Quick reminder: Preview Day starts at 9am on Saturday! Plan to come a few minutes early. Text me if you have questions, happy to help.

Or:

We’re excited to see you Saturday! Preview Day starts at 9am. Arrive a bit early if you can. Text here if anything comes up.

You might also see AI:

  • Cut unnecessary formality

  • Replace “contact the admissions office” with a text-friendly CTA

  • Simplify time/date information

  • Remove repetition

  • Add warmth without losing clarity

The message becomes shorter, more conversational, and more likely to get a response.

The power of a follow-up

A strong second prompt might be:

💬 “Can you give me three versions of this? One for students, one for parents, and one for counselors?”

This turns a single improved SMS into a multi-audience communication set. Slate AI may suggest:

  • Student: Hey! Preview Day starts at 9am. Come a little early if you can. Text me here with any questions.

  • Parent: Hello! A quick reminder that Preview Day begins at 9am. Your student can arrive a few minutes early. Reply here if you need details.

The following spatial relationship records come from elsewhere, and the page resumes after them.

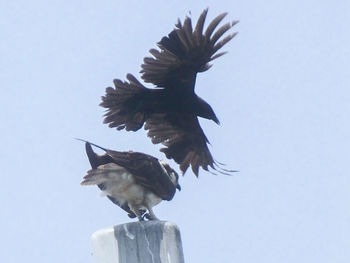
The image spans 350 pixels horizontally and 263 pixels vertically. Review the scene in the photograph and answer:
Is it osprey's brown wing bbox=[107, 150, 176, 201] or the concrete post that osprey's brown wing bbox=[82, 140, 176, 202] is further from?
the concrete post

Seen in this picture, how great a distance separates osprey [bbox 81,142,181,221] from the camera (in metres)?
5.73

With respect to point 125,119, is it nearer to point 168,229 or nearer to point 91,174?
point 91,174

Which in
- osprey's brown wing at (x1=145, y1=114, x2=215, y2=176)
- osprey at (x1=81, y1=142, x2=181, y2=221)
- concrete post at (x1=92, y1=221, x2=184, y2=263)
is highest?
osprey's brown wing at (x1=145, y1=114, x2=215, y2=176)

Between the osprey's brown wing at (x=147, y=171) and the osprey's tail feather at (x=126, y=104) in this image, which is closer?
the osprey's brown wing at (x=147, y=171)

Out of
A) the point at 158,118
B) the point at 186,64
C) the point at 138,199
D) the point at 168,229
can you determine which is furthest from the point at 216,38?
the point at 168,229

  • Counselor: Preview Day starts at 9am. Students can check in a bit early. Text back if you need roster updates or attendance info.

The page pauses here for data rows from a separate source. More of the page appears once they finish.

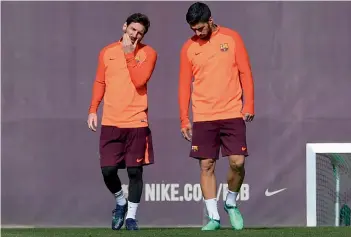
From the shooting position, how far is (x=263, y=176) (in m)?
12.0

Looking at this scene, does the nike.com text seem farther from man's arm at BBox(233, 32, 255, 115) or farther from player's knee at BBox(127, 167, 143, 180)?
man's arm at BBox(233, 32, 255, 115)

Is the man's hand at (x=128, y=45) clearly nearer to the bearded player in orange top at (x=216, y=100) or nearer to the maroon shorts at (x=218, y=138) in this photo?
the bearded player in orange top at (x=216, y=100)

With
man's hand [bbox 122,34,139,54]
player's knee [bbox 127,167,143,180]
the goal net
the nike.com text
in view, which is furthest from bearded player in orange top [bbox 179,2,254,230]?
the goal net

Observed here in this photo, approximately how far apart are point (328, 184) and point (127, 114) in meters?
3.07

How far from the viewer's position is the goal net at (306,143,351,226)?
471 inches

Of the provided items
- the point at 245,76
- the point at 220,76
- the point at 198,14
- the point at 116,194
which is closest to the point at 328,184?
the point at 116,194

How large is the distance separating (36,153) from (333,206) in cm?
295

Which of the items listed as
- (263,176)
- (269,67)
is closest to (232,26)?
(269,67)

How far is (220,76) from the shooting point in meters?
9.30

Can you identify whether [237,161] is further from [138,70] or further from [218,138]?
[138,70]

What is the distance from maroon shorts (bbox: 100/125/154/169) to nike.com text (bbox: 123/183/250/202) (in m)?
2.25

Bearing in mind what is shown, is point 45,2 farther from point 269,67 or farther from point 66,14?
point 269,67

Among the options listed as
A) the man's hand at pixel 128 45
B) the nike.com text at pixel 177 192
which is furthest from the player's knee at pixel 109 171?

Now you aren’t just improving one message, you’re building a communication strategy tailored to the people who matter.

Try reframing it

Small shifts can help AI produce variations that fit different goals:

💬 …to encourage students who haven’t confirmed attendance: Focuses on confirmation and removes assumptions.

💬 …and include a gentle reminder of why attending matters: Adds value-messaging around community, experience, or next steps.

💬 …adjusted for incomplete applicants who still need to submit materials: Turns it into a task-completion nudge.

💬 …and keep it supportive for students who might be nervous about visiting campus: Emphasizes reassurance and approachability.

Each reframe gives Slate AI a new angle, helping you generate a broader communication library with very little effort.

Prompt template

💬 “Can you rewrite this text message to be [tone] and fit within [constraint], ending with a clear CTA for [audience]?”

Examples:

Tone

  • Friendly

  • Encouraging

  • Urgent-but-polite

  • Warm and welcoming

Constraint

  • Under 160 characters

  • Mobile-friendly

  • Written at a 7th-grade reading level

  • No jargon

Audience

  • Prospective students

  • Parents/guardians

  • Counselors

  • Admitted students

  • Incomplete applicants

Your turn

Try one of these prompts to strengthen your SMS strategy:

💬 “Can you make this text shorter and more personal without losing any important details?”

💬 “Can you rewrite this message so it sounds more encouraging for students who haven’t started their application?”

💬 “Can you draft an SMS reminder for an upcoming event that includes a friendly CTA?”

💬 “Can you create three text variations for yield-stage students who haven’t submitted housing forms?”

SMS communication works when it feels human. Slate AI can help you get there quickly, turning functional reminders into meaningful touchpoints that strengthen connection and drive action.